EXERCISE. Below are records; count the lines that contain "Royal" and give only the total.

SUPPLIED ENTRIES.
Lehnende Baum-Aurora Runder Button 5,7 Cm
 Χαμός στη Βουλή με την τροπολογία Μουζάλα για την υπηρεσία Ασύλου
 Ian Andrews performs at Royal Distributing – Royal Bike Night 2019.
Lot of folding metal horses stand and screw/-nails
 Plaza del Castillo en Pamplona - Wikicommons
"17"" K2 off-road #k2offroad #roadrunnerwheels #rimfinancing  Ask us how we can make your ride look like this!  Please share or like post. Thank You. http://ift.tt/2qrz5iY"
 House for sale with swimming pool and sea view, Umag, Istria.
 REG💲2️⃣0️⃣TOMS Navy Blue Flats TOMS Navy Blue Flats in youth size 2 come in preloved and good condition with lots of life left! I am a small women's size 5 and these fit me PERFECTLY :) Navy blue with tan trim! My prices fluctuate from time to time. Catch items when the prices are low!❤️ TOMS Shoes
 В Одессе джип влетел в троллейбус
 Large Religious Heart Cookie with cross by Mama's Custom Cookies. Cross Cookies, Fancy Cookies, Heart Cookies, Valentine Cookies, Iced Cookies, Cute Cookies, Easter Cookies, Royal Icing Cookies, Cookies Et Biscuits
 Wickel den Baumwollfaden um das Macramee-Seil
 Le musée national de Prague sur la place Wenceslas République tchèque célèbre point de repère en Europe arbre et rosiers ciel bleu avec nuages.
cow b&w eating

OUTPUT FOR THIS EXERCISE. 2